In Buzzanco's account, the military leaders, so concerned about the place of their own services in the public's eye, often come off as far more narrow and selfish than the political leaders they (and Buzzanco) often condemned. In an unusual twist, these self-aggrandizing military leaders turn into the very caricatures Buzzanco's deep research has made into living, breathing, thinking, and thoughtful policy makers. The civilian policy makers were often, even mostly, wrong. But in this account they at least acted in a way that was true to their public obligations, as they saw them. They were not primarily interested in self-preservation or the enhancement of their offices. In Buzzanco's last chapters and his epilogue, which deals with the way in which the military applied the lessons of Vietnam from 1975 until 1994, the military by contrast appear to be exactly that sort of shameless, although successful, self-promoters.

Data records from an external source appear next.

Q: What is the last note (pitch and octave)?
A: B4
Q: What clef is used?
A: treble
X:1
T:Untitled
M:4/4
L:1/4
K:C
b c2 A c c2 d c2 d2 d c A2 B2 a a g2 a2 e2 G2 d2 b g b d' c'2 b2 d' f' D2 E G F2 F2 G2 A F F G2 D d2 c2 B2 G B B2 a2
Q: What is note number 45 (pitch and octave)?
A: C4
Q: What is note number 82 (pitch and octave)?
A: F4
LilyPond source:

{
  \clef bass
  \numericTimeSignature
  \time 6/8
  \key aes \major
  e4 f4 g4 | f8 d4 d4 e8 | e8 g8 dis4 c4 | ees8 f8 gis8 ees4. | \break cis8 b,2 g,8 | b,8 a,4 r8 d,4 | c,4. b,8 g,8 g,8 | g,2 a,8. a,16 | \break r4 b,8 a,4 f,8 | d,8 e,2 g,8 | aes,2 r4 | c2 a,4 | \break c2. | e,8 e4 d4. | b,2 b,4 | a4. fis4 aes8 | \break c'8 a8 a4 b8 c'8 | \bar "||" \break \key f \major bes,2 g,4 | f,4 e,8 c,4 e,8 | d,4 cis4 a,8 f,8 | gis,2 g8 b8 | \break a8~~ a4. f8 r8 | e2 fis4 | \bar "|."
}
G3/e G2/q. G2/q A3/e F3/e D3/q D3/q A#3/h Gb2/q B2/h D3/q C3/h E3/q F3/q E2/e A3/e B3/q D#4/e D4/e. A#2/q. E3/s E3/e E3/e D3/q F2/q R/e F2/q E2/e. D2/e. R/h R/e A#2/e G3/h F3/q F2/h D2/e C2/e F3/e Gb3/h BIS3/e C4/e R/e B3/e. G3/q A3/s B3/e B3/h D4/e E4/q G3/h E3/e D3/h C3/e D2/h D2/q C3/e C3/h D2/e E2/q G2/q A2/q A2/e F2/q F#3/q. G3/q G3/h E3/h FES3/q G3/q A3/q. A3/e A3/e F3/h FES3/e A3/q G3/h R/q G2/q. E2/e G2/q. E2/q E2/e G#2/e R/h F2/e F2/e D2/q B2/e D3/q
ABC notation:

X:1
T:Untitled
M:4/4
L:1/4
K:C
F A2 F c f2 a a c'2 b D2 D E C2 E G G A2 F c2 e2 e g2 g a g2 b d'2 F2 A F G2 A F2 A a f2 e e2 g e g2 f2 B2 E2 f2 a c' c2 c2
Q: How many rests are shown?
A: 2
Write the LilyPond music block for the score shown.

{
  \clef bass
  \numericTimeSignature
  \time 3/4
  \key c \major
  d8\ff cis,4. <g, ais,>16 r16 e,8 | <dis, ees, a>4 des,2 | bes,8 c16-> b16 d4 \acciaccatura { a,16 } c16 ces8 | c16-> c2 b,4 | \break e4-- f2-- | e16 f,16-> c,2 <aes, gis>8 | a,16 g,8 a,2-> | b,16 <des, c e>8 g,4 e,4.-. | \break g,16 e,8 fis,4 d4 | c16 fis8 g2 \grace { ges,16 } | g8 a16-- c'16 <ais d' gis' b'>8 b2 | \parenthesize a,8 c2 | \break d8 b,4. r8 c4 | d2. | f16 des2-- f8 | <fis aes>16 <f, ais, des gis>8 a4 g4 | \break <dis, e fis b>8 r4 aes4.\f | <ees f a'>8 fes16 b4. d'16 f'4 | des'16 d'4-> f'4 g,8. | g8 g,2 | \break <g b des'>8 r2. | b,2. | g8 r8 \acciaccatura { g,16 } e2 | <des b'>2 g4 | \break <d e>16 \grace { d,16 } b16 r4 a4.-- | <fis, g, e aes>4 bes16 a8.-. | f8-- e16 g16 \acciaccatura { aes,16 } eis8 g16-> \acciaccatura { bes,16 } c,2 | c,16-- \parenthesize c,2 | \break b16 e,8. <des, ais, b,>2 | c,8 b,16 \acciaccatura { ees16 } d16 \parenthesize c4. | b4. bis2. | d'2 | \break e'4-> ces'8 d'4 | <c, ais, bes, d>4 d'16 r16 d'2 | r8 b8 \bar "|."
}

A second problem is that in conception (but not in most of its execution), this is a radically present-minded work. There is nothing wrong with writing out of current concerns. It gives immediacy to what we say, and an emotional commitment to a subject can sustain us when the work drags. But customarily nothing fades more quickly than current events. Buzzanco's last chapters are informed by deep concerns about U.S. Central American policy in the 1980s, the Gulf War of 1991, and the Clinton administration's foreign policy problems in 1993 and 1994. These issues have now slipped from consciousness, and their connections to the study of the Vietnam war are not as apparent now as they were when Buzzanco did his research and wrote his book. While it is true that both military and political leaders spoke as if their actions during the conflict with Iraq in 1990-1991 came from lessons learned during the Vietnam war, their behavior belied those statements. It is hard to conceive of more different circumstances than the decades-long revolution in Vietnam and Iraq's grab for Kuwait's oil.
The body of Masters of War, in which Buzzanco carefully presents the military's political role in the war, will be an enduring masterpiece. His comments on current events, however, will probably not hold up as well.